CONCLUSION: Increased testosterone level did not translate into improved
libido, possibly because women on this study were estrogen depleted.
Diabetes Care. 2007 Apr 27; [Epub ahead of print
Insulin Sensitivity
and Insulin Secretion Determined by the Homeostasis Model Assessment (HOMA) and
Risk of Diabetes Mellitus in a Multi-Ethnic Cohort of Women: The Women's Health
Initiative Observational Study.
Song Y, Manson JE, Tinker L, Howard BV, Kuller LH, Nathan L, Rifai N, Liu S.

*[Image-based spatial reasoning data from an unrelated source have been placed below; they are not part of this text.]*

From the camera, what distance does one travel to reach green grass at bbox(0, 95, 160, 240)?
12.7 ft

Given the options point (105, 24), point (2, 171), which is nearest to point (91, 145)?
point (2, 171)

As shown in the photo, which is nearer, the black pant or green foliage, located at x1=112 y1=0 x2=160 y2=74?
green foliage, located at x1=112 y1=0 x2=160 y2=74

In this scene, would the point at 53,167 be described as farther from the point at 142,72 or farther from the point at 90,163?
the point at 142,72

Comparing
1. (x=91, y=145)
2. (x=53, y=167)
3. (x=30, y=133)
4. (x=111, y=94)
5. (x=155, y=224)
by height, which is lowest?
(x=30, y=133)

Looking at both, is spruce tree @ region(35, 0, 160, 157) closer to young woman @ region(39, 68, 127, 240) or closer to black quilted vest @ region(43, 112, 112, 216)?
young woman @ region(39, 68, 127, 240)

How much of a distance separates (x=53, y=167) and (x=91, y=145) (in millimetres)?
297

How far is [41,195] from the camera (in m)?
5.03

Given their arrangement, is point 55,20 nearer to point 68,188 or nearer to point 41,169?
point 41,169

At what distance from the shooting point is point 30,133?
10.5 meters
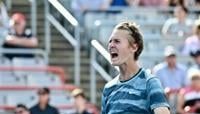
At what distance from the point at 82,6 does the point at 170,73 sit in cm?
286

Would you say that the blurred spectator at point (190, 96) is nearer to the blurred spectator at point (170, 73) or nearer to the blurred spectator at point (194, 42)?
the blurred spectator at point (170, 73)

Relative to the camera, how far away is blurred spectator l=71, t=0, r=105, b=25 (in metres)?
15.9

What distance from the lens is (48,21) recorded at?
15.0m

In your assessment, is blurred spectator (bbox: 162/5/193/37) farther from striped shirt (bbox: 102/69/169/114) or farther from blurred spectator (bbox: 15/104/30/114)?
striped shirt (bbox: 102/69/169/114)

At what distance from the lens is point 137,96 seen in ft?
21.4

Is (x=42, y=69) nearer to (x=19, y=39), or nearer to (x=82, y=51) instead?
(x=19, y=39)

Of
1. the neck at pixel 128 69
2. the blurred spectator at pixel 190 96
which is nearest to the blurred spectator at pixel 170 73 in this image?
the blurred spectator at pixel 190 96

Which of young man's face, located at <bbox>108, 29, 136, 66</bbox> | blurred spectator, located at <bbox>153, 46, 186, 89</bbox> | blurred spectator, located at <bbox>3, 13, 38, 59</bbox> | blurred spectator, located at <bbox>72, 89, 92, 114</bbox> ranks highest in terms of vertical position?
young man's face, located at <bbox>108, 29, 136, 66</bbox>

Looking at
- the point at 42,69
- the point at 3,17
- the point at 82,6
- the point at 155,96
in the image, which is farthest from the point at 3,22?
the point at 155,96

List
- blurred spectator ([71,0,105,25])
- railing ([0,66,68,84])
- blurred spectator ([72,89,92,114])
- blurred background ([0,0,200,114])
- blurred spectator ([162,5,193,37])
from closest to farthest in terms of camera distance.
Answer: blurred spectator ([72,89,92,114]) < blurred background ([0,0,200,114]) < railing ([0,66,68,84]) < blurred spectator ([162,5,193,37]) < blurred spectator ([71,0,105,25])

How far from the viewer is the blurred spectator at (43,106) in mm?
12547

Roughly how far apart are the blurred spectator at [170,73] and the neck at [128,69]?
7.04 meters

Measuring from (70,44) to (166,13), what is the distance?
6.88 feet

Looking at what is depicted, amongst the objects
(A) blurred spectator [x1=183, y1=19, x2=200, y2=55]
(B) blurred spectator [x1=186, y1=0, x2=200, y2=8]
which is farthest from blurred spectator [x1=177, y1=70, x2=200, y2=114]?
(B) blurred spectator [x1=186, y1=0, x2=200, y2=8]
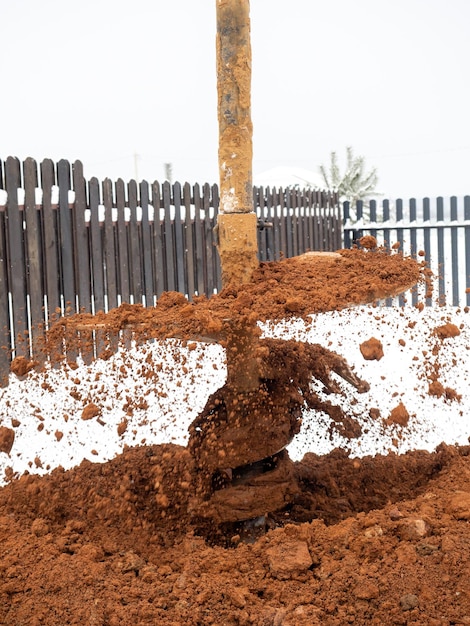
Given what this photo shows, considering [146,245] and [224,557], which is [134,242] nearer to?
[146,245]

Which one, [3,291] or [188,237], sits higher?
[188,237]

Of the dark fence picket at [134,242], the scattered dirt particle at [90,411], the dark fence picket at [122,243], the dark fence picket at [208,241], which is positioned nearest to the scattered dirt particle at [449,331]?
the scattered dirt particle at [90,411]

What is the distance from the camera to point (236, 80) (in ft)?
11.7

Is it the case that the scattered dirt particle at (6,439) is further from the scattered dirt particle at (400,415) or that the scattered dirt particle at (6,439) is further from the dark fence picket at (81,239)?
the dark fence picket at (81,239)

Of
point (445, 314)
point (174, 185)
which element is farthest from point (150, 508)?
point (174, 185)

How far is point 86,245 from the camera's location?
23.1ft

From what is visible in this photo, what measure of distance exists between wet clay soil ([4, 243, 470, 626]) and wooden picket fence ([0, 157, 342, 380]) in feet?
6.33

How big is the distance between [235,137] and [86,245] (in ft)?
12.4

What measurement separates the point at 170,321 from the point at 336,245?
32.8 feet

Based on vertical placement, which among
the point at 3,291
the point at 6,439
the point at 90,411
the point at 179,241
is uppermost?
the point at 179,241

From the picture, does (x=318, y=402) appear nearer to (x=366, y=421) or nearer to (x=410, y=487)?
(x=366, y=421)

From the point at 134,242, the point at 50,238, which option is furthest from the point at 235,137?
the point at 134,242

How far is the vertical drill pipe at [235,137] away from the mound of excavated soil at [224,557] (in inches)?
45.5

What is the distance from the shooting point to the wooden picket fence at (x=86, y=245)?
6.38 meters
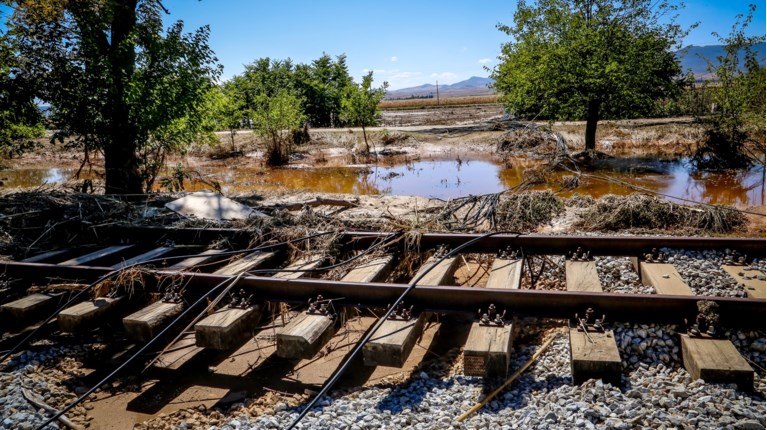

Division of Preventive Medicine, Medicine, Brigham and
Women's Hospital,
The
homeostasis model assessment (HOMA) based on plasma levels of fasting glucose
and insulin has been widely validated and applied for quantifying insulin
resistance and beta-cell function. However, prospective data regarding its relation
to diabetes risk in ethnically diverse populations are limited. DESIGN AND
METHODS Among 82,069 women aged 50 to 79 years free of cardiovascular disease
or diabetes participating in the Women's Health Initiative Observational Study
(WHI-OS), we conducted a nested case-control study to prospectively examine the
relations of HOMA-insulin resistance (HOMA-IR) and beta-cell function (HOMA-%B)
with diabetes risk. During a median follow-up period of 5.9 years, 1,584
diabetes patients were matched with 2,198 controls by age, ethnicity, clinical
center, time of blood draw, and follow-up time. RESULTS Baseline levels of
fasting glucose, insulin, and HOMA-IR were each significantly higher among
cases than controls while HOMA-%B was lower (all P values<0.0001). After
adjustment for matching factors and diabetes risk factors, all four markers
were significantly associated with diabetes risk; the estimated relative risks
(RRs) per standard deviation increment were 3.54 (95% CI, 3.02-4.13) for
fasting glucose, 2.25 (1.99-2.54) for fasting insulin, 3.40 (2.95-3.92) for
HOMA-IR, and 0.57(0.51-0.63) for HOMA-%B. While no statistically significant
multiplicative interactions were observed between these markers and ethnicity,
the associations of both HOMA-IR and HOMA-%B with diabetes risk remained
significant and robust in each ethnic group including Whites, Blacks,
Hispanics, and Asians/Pacific Islanders. When evaluated jointly, the relations
of HOMA-IR and HOMA-%B with diabetes risk appeared to be independent and additive.
HOMA-IR was more strongly associated with an increased risk than were other
markers after we excluded those with a fasting glucose >/= 126 mg/dl at
baseline. CONCLUSIONS High HOMA-IR and low HOMA%B were independently and
consistently associated with an increased diabetes risk in a multi-ethnic
cohort of US postmenopausal women. These data suggest the values of HOMA
indices for diabetes risk in epidemiologic studies.